Chaque conseil [d’administration] s’interroge sur l’équilibre souhaitable de sa composition et de celle des comités qu’il constitue en son sein, notamment en termes de diversité (représentation des femmes et des hommes, nationalités, âge, qualifications et expériences professionnelles…).
Article 6.2 du code AFEP-MEDEF publié en 2020.
Aller plus loin : toute entreprise souhaitant améliorer la diversité au sein de ses équipes de direction peut tirer deux enseignements des codes de gouvernance AFEP-MEDEF et Middlenext : (1) toutes « les diversités » doivent être prises en compte, et (2) la diversité doit s’appliquer à tous les échelons de gouvernance. Ces codes proposent des principes de bonne gouvernance reconnus source de légitimité en France mais aussi à l’international.
Conclusion
Le cadre juridique existant pour favoriser la parité Hommes/Femmes au sein des instances dirigeantes fait de la France une « bonne élève » en Europe et dans le Monde. Ce cadre est fondé sur une certaine idée de l’égalité des chances, ce qui devrait inciter même les entreprises non concernées par les Lois Copé-Zimmerman et Rixain à repenser leur système de promotion des talents féminins. Une entreprise gagnerait à recruter les meilleurs candidat(e)s sur la base de critères objectifs (réussites concrètes, années d’expériences, compétences techniques, etc.) plutôt qu’au travers de biais et préjugés qui ont longtemps tenu la moitié de l’Humanité à l’écart des postes de direction (feu la Reine d’Angleterre ne compte pas).
En ouverture, il faut rappeler que la diversité ne se résume pas à l’égalité Hommes/Femmes : âge, personnes en situation de handicap, nationalité, origine sociale et culturelle… sont tant de critères de diversité, et de source de discrimination au travail. Et pour lutter contre les plafonds de verre et agir sur cette diversité, il faut pouvoir la connaître sans préjugés, grâce à sa mesure. Sans basculer dans une politique de quotas systématique, la réflexion permet de s’attaquer à une meilleure représentativité des personnes à tous les échelons de gouvernance des entreprises, voire du pays.
Sources
(1) Voir par exemple le commentaire de B. Dondero d’un arrêt Cass. soc., 10 avr. 2013, no 11-25841 dans BJS juin 2013, n° JBS-2013-0196, p. 407.

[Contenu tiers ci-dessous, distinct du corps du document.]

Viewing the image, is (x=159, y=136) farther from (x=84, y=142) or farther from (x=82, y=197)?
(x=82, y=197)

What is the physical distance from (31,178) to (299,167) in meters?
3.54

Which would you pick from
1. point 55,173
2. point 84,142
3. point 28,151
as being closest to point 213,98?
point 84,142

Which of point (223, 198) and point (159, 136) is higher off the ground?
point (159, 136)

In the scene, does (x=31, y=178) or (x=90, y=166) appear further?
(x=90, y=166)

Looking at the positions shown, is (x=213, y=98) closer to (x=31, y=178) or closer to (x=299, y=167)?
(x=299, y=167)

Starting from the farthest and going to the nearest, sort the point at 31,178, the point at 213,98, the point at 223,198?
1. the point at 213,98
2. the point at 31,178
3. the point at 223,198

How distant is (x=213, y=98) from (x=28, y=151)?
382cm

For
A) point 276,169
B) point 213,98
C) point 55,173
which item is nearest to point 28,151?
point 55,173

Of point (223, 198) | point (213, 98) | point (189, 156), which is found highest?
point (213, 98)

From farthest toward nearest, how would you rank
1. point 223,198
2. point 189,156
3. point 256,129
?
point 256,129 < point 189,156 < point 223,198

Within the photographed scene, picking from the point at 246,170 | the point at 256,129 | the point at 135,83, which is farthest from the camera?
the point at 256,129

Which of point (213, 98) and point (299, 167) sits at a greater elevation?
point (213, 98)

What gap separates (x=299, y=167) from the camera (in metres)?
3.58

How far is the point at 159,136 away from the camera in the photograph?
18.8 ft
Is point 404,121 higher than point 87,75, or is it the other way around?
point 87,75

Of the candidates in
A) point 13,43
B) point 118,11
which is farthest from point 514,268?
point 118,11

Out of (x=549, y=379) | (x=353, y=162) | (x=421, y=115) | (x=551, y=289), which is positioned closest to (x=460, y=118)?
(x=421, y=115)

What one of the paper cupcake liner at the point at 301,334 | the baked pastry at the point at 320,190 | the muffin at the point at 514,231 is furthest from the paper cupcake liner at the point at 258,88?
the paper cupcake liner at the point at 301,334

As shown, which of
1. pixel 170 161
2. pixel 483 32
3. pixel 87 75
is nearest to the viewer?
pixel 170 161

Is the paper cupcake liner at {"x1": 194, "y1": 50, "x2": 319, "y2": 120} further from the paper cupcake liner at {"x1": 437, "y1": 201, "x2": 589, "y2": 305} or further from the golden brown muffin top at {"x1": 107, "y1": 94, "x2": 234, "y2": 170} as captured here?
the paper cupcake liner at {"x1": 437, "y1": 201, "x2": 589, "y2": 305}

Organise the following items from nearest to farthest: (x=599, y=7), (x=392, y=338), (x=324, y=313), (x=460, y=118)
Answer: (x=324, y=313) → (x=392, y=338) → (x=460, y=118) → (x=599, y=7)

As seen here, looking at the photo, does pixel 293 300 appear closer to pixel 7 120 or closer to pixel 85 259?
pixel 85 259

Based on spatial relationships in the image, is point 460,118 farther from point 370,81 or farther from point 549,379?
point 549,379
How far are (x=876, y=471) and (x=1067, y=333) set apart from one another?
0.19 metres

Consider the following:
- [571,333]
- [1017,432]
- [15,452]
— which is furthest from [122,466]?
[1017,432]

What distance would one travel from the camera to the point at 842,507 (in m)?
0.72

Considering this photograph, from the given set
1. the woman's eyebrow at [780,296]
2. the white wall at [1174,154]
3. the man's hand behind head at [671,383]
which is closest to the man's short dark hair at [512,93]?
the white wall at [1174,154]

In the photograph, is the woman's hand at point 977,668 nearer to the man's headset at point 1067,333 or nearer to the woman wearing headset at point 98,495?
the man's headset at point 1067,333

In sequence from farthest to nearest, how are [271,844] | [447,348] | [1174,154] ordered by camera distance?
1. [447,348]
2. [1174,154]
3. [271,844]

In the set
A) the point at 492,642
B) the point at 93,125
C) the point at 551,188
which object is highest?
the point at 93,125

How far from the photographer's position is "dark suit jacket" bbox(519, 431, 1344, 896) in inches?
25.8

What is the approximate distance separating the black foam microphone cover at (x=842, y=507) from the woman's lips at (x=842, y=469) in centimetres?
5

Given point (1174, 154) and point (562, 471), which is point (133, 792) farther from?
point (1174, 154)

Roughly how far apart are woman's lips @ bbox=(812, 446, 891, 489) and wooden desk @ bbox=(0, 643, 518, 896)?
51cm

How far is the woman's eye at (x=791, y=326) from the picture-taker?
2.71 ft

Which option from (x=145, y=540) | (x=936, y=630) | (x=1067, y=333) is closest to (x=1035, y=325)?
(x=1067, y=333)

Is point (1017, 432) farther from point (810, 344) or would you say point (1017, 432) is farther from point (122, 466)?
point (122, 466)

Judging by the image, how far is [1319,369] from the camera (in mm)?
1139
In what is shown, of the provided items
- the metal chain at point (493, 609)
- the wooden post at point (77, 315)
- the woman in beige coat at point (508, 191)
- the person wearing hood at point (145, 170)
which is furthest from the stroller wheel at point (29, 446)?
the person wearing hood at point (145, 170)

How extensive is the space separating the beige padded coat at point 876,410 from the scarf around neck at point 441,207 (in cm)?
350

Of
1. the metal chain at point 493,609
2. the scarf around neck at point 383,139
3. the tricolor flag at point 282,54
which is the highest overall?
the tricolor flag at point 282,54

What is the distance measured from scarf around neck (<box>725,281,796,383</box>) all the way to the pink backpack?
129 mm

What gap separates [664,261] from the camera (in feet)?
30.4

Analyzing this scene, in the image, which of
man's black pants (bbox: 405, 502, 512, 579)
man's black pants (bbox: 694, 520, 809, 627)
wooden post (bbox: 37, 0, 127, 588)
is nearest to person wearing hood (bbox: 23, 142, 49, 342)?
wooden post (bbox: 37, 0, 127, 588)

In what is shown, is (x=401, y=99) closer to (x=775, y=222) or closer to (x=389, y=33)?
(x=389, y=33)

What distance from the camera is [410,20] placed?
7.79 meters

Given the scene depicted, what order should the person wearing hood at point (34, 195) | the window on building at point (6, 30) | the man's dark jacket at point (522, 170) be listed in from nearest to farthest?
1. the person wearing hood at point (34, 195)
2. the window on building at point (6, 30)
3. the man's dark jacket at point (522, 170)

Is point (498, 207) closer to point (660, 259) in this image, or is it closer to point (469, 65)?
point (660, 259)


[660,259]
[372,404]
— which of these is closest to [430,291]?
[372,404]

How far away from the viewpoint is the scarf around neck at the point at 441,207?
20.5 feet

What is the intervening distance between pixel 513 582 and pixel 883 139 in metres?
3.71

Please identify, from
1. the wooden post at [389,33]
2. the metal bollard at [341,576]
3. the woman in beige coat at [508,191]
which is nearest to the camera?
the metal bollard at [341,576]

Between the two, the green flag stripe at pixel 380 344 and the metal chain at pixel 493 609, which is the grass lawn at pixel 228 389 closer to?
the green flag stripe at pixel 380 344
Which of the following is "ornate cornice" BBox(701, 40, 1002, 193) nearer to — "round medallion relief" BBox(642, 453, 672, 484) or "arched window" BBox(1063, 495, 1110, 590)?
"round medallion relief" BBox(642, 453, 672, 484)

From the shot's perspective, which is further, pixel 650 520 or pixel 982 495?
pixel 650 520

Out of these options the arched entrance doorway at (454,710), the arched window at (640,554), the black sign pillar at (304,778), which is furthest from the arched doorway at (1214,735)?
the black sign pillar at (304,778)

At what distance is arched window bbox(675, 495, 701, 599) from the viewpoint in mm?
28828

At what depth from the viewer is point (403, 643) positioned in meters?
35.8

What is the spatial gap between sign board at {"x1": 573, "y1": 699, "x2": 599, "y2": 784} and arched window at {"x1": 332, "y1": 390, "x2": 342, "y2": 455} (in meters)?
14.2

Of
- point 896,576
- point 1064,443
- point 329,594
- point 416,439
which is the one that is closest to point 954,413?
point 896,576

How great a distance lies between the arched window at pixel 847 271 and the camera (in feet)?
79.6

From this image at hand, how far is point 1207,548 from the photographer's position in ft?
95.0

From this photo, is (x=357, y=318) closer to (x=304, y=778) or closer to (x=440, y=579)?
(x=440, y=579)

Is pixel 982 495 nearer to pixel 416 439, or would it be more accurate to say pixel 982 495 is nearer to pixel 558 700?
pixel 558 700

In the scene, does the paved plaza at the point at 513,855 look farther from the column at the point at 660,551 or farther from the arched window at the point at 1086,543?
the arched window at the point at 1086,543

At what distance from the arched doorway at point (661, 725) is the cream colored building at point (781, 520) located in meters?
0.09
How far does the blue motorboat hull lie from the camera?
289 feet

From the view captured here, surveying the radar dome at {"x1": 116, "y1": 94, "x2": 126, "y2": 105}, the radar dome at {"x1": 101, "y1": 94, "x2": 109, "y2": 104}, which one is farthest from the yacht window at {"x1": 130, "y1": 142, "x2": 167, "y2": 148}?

(2) Entreprises de taille intermédiaire (ETI) : entreprise qui a entre 250 et 4 999 salariés, et soit un chiffre d’affaires annuel n’excédant pas 1,5 milliard d’euros, soit un total de bilan n’excédant pas 2 milliards d’euros. Une entreprise qui a moins de 250 salariés, mais plus de 50 millions d’euros de chiffre d’affaires et plus de 43 millions d’euros de total de bilan est aussi considérée comme une ETI. Les ETI constituent une catégorie d’entreprises intermédiaire entre les PME et les grandes entreprises. Il s’agit de l’une des quatre catégories d’entreprises définies par la loi (article 51 de la loi de modernisation de l’économie) pour les besoins de l’analyse statistique et économique.
Grandes entreprises (GE) : entreprises ayant au moins 5 000 salariés. Une entreprise qui a moins de 5 000 salariés mais plus de 1,5 milliard d’euros de chiffre d’affaires et plus de 2 milliards d’euros de total de bilan est aussi considérée comme une grande entreprise.
(3) Loi n° 2011-103 du 27 janvier 2011 relative à la représentation équilibrée des femmes et des hommes au sein des conseils d’administration et de surveillance et à l’égalité professionnelle
(4) Voir le rapport sénatorial paru en 2021 et intitulé Parité en entreprise : pour de nouvelles avancées, dix ans après la loi Copé-Zimmermann, consultable en ligne.
(5) Petites et moyennes entreprises (PME) : cette catégorie est constituée des entreprises qui occupent moins de 250 personnes, et qui ont un chiffre d’affaires annuel inférieur à 50 millions d’euros ou un total de bilan n’excédant pas 43 millions d’euros.
(6) 6800/146800 ≈ 0,046 ; 2000/146800 ≈ 0,014
(7) Middlenext est l’association professionnelle française indépendante exclusivement représentative des valeurs moyennes cotées.